Google’s Magenta project creates art with AI
In a world where paintings, sculptures, songs and art, in general, are limited or not at all innovative, the Mountain View giant has decided to bring his grain of sand by revolutionizing the world of art with his artificial intelligence system. combined with the best human artists.
And it is from the desire to explore the possibilities that the artificial intelligence to create authentic works of art, in different fields and disciplines such as music and other visual arts, which was born the Magenta project by Google.
The project, announced in 2016, and launched in June of the same year, aims to build an artificial intelligence system able to create their own works of art.
The project, which was announced during a session at a music and technology festival called Moogfest, in North Carolina, would allow people to produce completely new types of music and art, just as it did with the impact of electronic keyboards, battery and cameras.
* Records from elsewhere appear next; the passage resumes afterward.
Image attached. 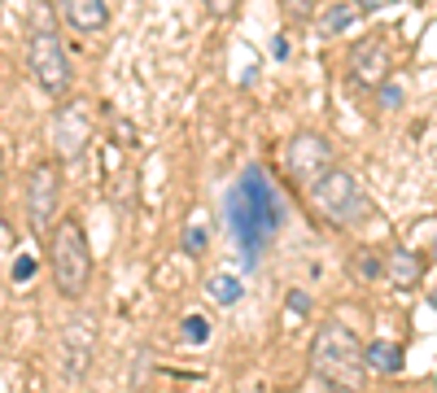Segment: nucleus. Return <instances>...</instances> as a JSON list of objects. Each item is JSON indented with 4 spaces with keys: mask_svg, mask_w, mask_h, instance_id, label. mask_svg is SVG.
I'll return each mask as SVG.
<instances>
[{
    "mask_svg": "<svg viewBox=\"0 0 437 393\" xmlns=\"http://www.w3.org/2000/svg\"><path fill=\"white\" fill-rule=\"evenodd\" d=\"M280 227H285V201L259 166H245L241 179L227 188V232L241 245L245 271L259 267V258L271 249Z\"/></svg>",
    "mask_w": 437,
    "mask_h": 393,
    "instance_id": "1",
    "label": "nucleus"
},
{
    "mask_svg": "<svg viewBox=\"0 0 437 393\" xmlns=\"http://www.w3.org/2000/svg\"><path fill=\"white\" fill-rule=\"evenodd\" d=\"M311 372L328 393H358L368 376V358L358 336L346 324H324L311 341Z\"/></svg>",
    "mask_w": 437,
    "mask_h": 393,
    "instance_id": "2",
    "label": "nucleus"
},
{
    "mask_svg": "<svg viewBox=\"0 0 437 393\" xmlns=\"http://www.w3.org/2000/svg\"><path fill=\"white\" fill-rule=\"evenodd\" d=\"M27 66L35 74V84L48 96H66L70 92V57L66 44L57 35V18L44 0H31V35H27Z\"/></svg>",
    "mask_w": 437,
    "mask_h": 393,
    "instance_id": "3",
    "label": "nucleus"
},
{
    "mask_svg": "<svg viewBox=\"0 0 437 393\" xmlns=\"http://www.w3.org/2000/svg\"><path fill=\"white\" fill-rule=\"evenodd\" d=\"M306 197H311V205L319 210V215L328 223H341V227H354L358 219H372V201L363 197V188H358V179L341 166H328L311 188H306Z\"/></svg>",
    "mask_w": 437,
    "mask_h": 393,
    "instance_id": "4",
    "label": "nucleus"
},
{
    "mask_svg": "<svg viewBox=\"0 0 437 393\" xmlns=\"http://www.w3.org/2000/svg\"><path fill=\"white\" fill-rule=\"evenodd\" d=\"M53 280L66 297H84V288L92 280V249H88V236L79 227V219H62L53 232Z\"/></svg>",
    "mask_w": 437,
    "mask_h": 393,
    "instance_id": "5",
    "label": "nucleus"
},
{
    "mask_svg": "<svg viewBox=\"0 0 437 393\" xmlns=\"http://www.w3.org/2000/svg\"><path fill=\"white\" fill-rule=\"evenodd\" d=\"M57 201H62V166L48 157V162H40L27 179V215H31L35 236H48L53 215H57Z\"/></svg>",
    "mask_w": 437,
    "mask_h": 393,
    "instance_id": "6",
    "label": "nucleus"
},
{
    "mask_svg": "<svg viewBox=\"0 0 437 393\" xmlns=\"http://www.w3.org/2000/svg\"><path fill=\"white\" fill-rule=\"evenodd\" d=\"M88 136H92L88 101H66L53 114V123H48V144H53V153H62V157H79L88 149Z\"/></svg>",
    "mask_w": 437,
    "mask_h": 393,
    "instance_id": "7",
    "label": "nucleus"
},
{
    "mask_svg": "<svg viewBox=\"0 0 437 393\" xmlns=\"http://www.w3.org/2000/svg\"><path fill=\"white\" fill-rule=\"evenodd\" d=\"M285 162H289V175L302 183V188H311V183L332 166V144L324 136H315V131H297V136L289 140Z\"/></svg>",
    "mask_w": 437,
    "mask_h": 393,
    "instance_id": "8",
    "label": "nucleus"
},
{
    "mask_svg": "<svg viewBox=\"0 0 437 393\" xmlns=\"http://www.w3.org/2000/svg\"><path fill=\"white\" fill-rule=\"evenodd\" d=\"M92 346H96V336H92V319H70L66 332H62V376L70 385H79L88 376V367H92Z\"/></svg>",
    "mask_w": 437,
    "mask_h": 393,
    "instance_id": "9",
    "label": "nucleus"
},
{
    "mask_svg": "<svg viewBox=\"0 0 437 393\" xmlns=\"http://www.w3.org/2000/svg\"><path fill=\"white\" fill-rule=\"evenodd\" d=\"M350 79L358 88H380L385 74H390V48H385L380 40H358L350 48Z\"/></svg>",
    "mask_w": 437,
    "mask_h": 393,
    "instance_id": "10",
    "label": "nucleus"
},
{
    "mask_svg": "<svg viewBox=\"0 0 437 393\" xmlns=\"http://www.w3.org/2000/svg\"><path fill=\"white\" fill-rule=\"evenodd\" d=\"M62 13L70 18L74 31H101V26L110 22L106 0H62Z\"/></svg>",
    "mask_w": 437,
    "mask_h": 393,
    "instance_id": "11",
    "label": "nucleus"
},
{
    "mask_svg": "<svg viewBox=\"0 0 437 393\" xmlns=\"http://www.w3.org/2000/svg\"><path fill=\"white\" fill-rule=\"evenodd\" d=\"M385 271H390L394 288H416V284L424 280V258L411 254V249H398L390 262H385Z\"/></svg>",
    "mask_w": 437,
    "mask_h": 393,
    "instance_id": "12",
    "label": "nucleus"
},
{
    "mask_svg": "<svg viewBox=\"0 0 437 393\" xmlns=\"http://www.w3.org/2000/svg\"><path fill=\"white\" fill-rule=\"evenodd\" d=\"M363 358L380 376H398L402 372V346H394V341H372V346L363 350Z\"/></svg>",
    "mask_w": 437,
    "mask_h": 393,
    "instance_id": "13",
    "label": "nucleus"
},
{
    "mask_svg": "<svg viewBox=\"0 0 437 393\" xmlns=\"http://www.w3.org/2000/svg\"><path fill=\"white\" fill-rule=\"evenodd\" d=\"M205 293H210L219 306H237V302L245 297V284H241L237 275H223V271H219V275L205 280Z\"/></svg>",
    "mask_w": 437,
    "mask_h": 393,
    "instance_id": "14",
    "label": "nucleus"
},
{
    "mask_svg": "<svg viewBox=\"0 0 437 393\" xmlns=\"http://www.w3.org/2000/svg\"><path fill=\"white\" fill-rule=\"evenodd\" d=\"M354 18H358L354 5H332V9L319 18V31H324V35H341L346 26H354Z\"/></svg>",
    "mask_w": 437,
    "mask_h": 393,
    "instance_id": "15",
    "label": "nucleus"
},
{
    "mask_svg": "<svg viewBox=\"0 0 437 393\" xmlns=\"http://www.w3.org/2000/svg\"><path fill=\"white\" fill-rule=\"evenodd\" d=\"M350 271H354V280H380V275H385V262H380L376 254H368V249H358V254L350 258Z\"/></svg>",
    "mask_w": 437,
    "mask_h": 393,
    "instance_id": "16",
    "label": "nucleus"
},
{
    "mask_svg": "<svg viewBox=\"0 0 437 393\" xmlns=\"http://www.w3.org/2000/svg\"><path fill=\"white\" fill-rule=\"evenodd\" d=\"M179 328H184V341H188V346H205V341H210V324H205L201 314H188Z\"/></svg>",
    "mask_w": 437,
    "mask_h": 393,
    "instance_id": "17",
    "label": "nucleus"
},
{
    "mask_svg": "<svg viewBox=\"0 0 437 393\" xmlns=\"http://www.w3.org/2000/svg\"><path fill=\"white\" fill-rule=\"evenodd\" d=\"M280 9H285L289 18H297V22H306L315 13V0H280Z\"/></svg>",
    "mask_w": 437,
    "mask_h": 393,
    "instance_id": "18",
    "label": "nucleus"
},
{
    "mask_svg": "<svg viewBox=\"0 0 437 393\" xmlns=\"http://www.w3.org/2000/svg\"><path fill=\"white\" fill-rule=\"evenodd\" d=\"M201 249H205V227L188 223L184 227V254H201Z\"/></svg>",
    "mask_w": 437,
    "mask_h": 393,
    "instance_id": "19",
    "label": "nucleus"
},
{
    "mask_svg": "<svg viewBox=\"0 0 437 393\" xmlns=\"http://www.w3.org/2000/svg\"><path fill=\"white\" fill-rule=\"evenodd\" d=\"M31 275H35V258H18V262H13V284L31 280Z\"/></svg>",
    "mask_w": 437,
    "mask_h": 393,
    "instance_id": "20",
    "label": "nucleus"
},
{
    "mask_svg": "<svg viewBox=\"0 0 437 393\" xmlns=\"http://www.w3.org/2000/svg\"><path fill=\"white\" fill-rule=\"evenodd\" d=\"M205 9H210L215 18H227V13L237 9V0H205Z\"/></svg>",
    "mask_w": 437,
    "mask_h": 393,
    "instance_id": "21",
    "label": "nucleus"
},
{
    "mask_svg": "<svg viewBox=\"0 0 437 393\" xmlns=\"http://www.w3.org/2000/svg\"><path fill=\"white\" fill-rule=\"evenodd\" d=\"M289 310H297V314H306V310H311V302H306V293H289Z\"/></svg>",
    "mask_w": 437,
    "mask_h": 393,
    "instance_id": "22",
    "label": "nucleus"
},
{
    "mask_svg": "<svg viewBox=\"0 0 437 393\" xmlns=\"http://www.w3.org/2000/svg\"><path fill=\"white\" fill-rule=\"evenodd\" d=\"M363 13H376V9H385V5H394V0H354Z\"/></svg>",
    "mask_w": 437,
    "mask_h": 393,
    "instance_id": "23",
    "label": "nucleus"
},
{
    "mask_svg": "<svg viewBox=\"0 0 437 393\" xmlns=\"http://www.w3.org/2000/svg\"><path fill=\"white\" fill-rule=\"evenodd\" d=\"M271 52H276L280 62H285V57H289V40H285V35H276V40H271Z\"/></svg>",
    "mask_w": 437,
    "mask_h": 393,
    "instance_id": "24",
    "label": "nucleus"
},
{
    "mask_svg": "<svg viewBox=\"0 0 437 393\" xmlns=\"http://www.w3.org/2000/svg\"><path fill=\"white\" fill-rule=\"evenodd\" d=\"M380 101L394 110V105H402V92H398V88H385V92H380Z\"/></svg>",
    "mask_w": 437,
    "mask_h": 393,
    "instance_id": "25",
    "label": "nucleus"
},
{
    "mask_svg": "<svg viewBox=\"0 0 437 393\" xmlns=\"http://www.w3.org/2000/svg\"><path fill=\"white\" fill-rule=\"evenodd\" d=\"M429 306H433V310H437V293H429Z\"/></svg>",
    "mask_w": 437,
    "mask_h": 393,
    "instance_id": "26",
    "label": "nucleus"
},
{
    "mask_svg": "<svg viewBox=\"0 0 437 393\" xmlns=\"http://www.w3.org/2000/svg\"><path fill=\"white\" fill-rule=\"evenodd\" d=\"M0 171H5V162H0Z\"/></svg>",
    "mask_w": 437,
    "mask_h": 393,
    "instance_id": "27",
    "label": "nucleus"
}]
</instances>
Douglas Eck, head of Google’s artificial intelligence research division pointed out in a conference that Magenta could have played a similar role to Les Paul, which helped to develop the modern electric guitar.
Magenta, which uses self-learning and artificial intelligence principles to create algorithms that can create its own works of art, is based on “Tensor Flow”.
It’s about a Google’s open source artificial intelligence software library, used for numerical computation and which uses data flow diagrams to create algorithms able to generate their own music.
The Magenta project therefore seeks to attract the attention of artists and creators to experiment with technology and apply it to their work. The goal of this project is to create a system capable of offering music lovers new pieces by simply placing an order on a computer.
EXAMPLES OF MAGENTA-BASED MUSIC PROJECTS
Magenta currently boasts several projects based on its very interesting platform.
- One of these is called MusicVAE, a tool to create music with neural networks that generates melodies based on self-learning and is able to improve the melody created using human inputs.
- Another very interesting project is Neural Synth (N-Synth), a revolutionary sound synthesis method based on Deep Learning. Neural Synth is able to learn the characteristics of sounds and combine them to create a new sound totally unpredictable. Would you like to try generating a sound via artificial intelligence via browser? Try doing this with Sound make by GOOGLE. If you want to try using N-Synth, its preset sounds and morphing pad, download a copy and start having fun.
- Beat Blender by Creative Lab, uses MusicVAE and allows you to insert 4 drum rhythms on 4 corners of a square.
This application uses machine learning and latent spaces to generate two-dimensional palettes of battery rhythms that transform from one dimension to another. You can select the “seeds” for the four corners and Beat Blender will emit MIDI (using Web MIDI) so you can use it not only with its internal sounds, but with any MIDI device that you have connected to your computer.
- One of the really amazing apps is definitely Lo-Fi Player, one of the latest projects created through Google’s Magenta project platform. The system allows users to interact with different objects in a virtual room to mix their soundtracks with the help of two artificial intelligence systems and some melodies composed by the technologist and artist Vibert Thio, who hopes to turn it into a kind of Tiktok for the creation of music.
As Vibert Thio stated, the objective is make the music mixing experience as simple and enjoyable as possible and make the creation of music a more collective experience, taking into account the borders and quarantines imposed by coronavirus.
These and many other apps have been created, to date, with the Google Magenta project and we could claim to be on the verge of a revolution as big as the transition from the electronic era to the digital era occurred in the 80s, with the birth of MIDI. Yet somehow it seems that, like the soft synth revolution of the early 2000s, MIDI will once again be at the center of the next technological revolution.
Google and Facebook have been experimenting with big data and learning tools for a number of years now, and show their use in applications such as Google Now, Google Photos or Facebook Messenger. Both have recently deepened the strategy of Google I/O and Facebook F8.
Thanks to their experiments they have been able to demonstrate that artificial intelligence and robots will go far beyond simple tasks without creativity.
And most likely, in the next 3-5 years, artificial intelligence musical instruments could become standard parts of modern digital studios.